Better quality than ES18 & Earpods!


----------



## tyagi96 (Apr 5, 2014)

kunalgujarathi said:


> Using cowon em1 with my i5 & Xperia  z!
> Better quality than ES18 & Earpods!



Ah a good omen right after I placed the order!


----------



## kunalgujarathi (Apr 5, 2014)

tyagi96 said:


> Ah a good omen right after I placed the order!



Make sure you get the one with mic!


----------



## tyagi96 (Apr 5, 2014)

kunalgujarathi said:


> Make sure you get the one with mic!


Is there a difference in the sound? In any case, I ordered the one WITH the mic


----------



## kunalgujarathi (Apr 5, 2014)

tyagi96 said:


> Is there a difference in the sound? In any case, I ordered the one WITH the mic



I don't think so!


----------



## tyagi96 (Apr 5, 2014)

kunalgujarathi said:


> I don't think so!


So any reason for recommending the one with the mic??


----------



## kunalgujarathi (Apr 5, 2014)

tyagi96 said:


> So any reason for recommending the one with the mic??
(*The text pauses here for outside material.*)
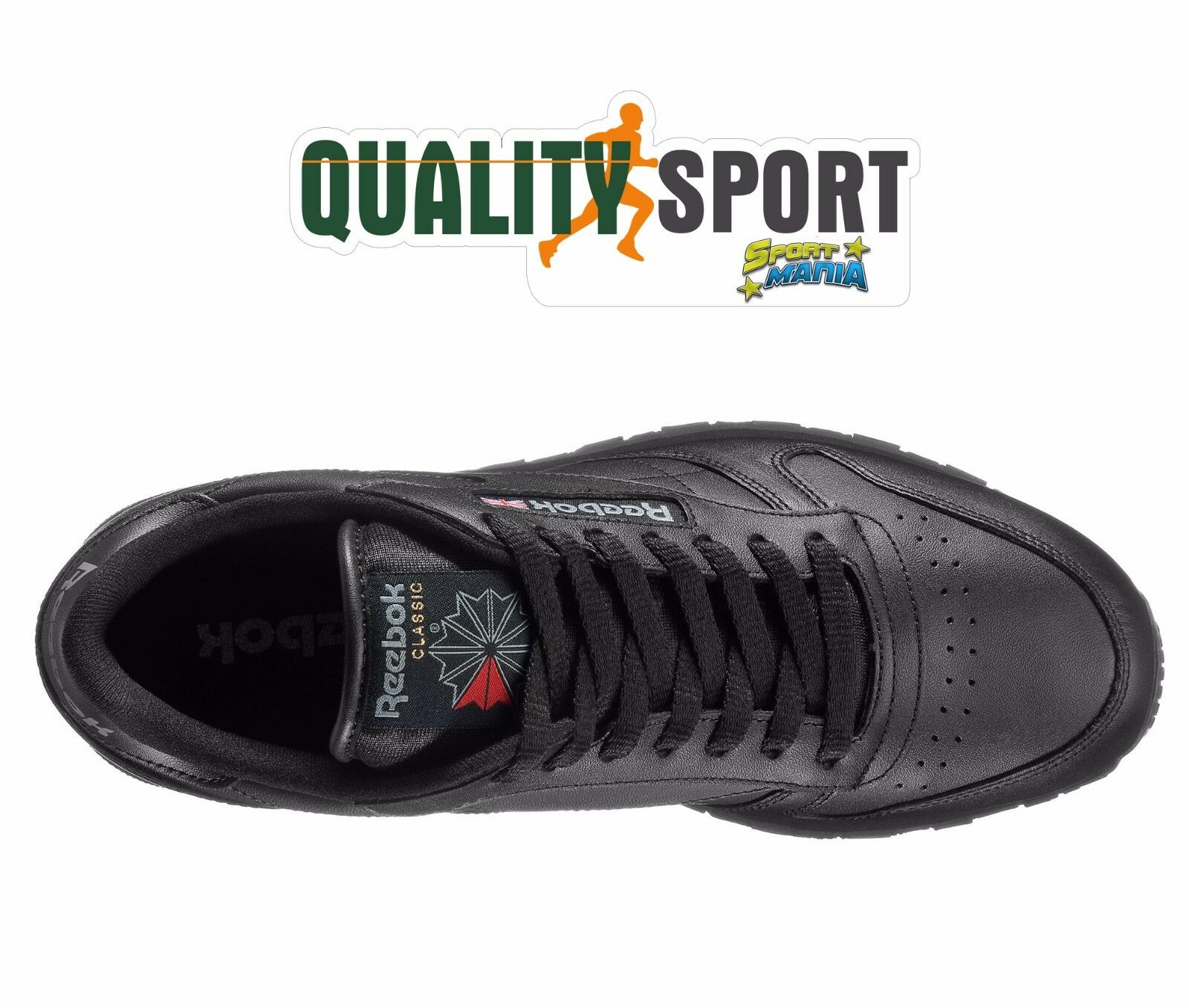 Reebok CL Classic Leather Nero Uomo Pelle Scarpe Shoes Sportive Sneakers 2267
Basically it's only if you are a user who is traveling a lot accompanied by many calls!
I bought with nicks because I daily need to commute 10 km to and fro on bike and receive many important calls!


----------



## Chaitanya (Apr 6, 2014)

If you recieve one without mic consider it a boon.
Because due to inline mic often headsets tend to loose the L & R balance on some particular sets.


----------



## tyagi96 (Apr 10, 2014)

I m loving it guys. Thanks so much! Great piece of equipment. Love the loudness, and the way it doesn't overdo any single frequency while overpowering others


----------



## Chaitanya (Apr 11, 2014)

Good to listen...


Spoiler



May be a full fledged review will be better.


----------



## Piyush (Apr 11, 2014)

Does it sport a mic too?

- - - Updated - - -

nvm.. just checked the features


----------



## kunalgujarathi (Apr 12, 2014)

Piyush said:


> Does it sport a mic too?
> 
> - - - Updated - - -
> 
> nvm.. just checked the features



Two versions -
With and without mic!


----------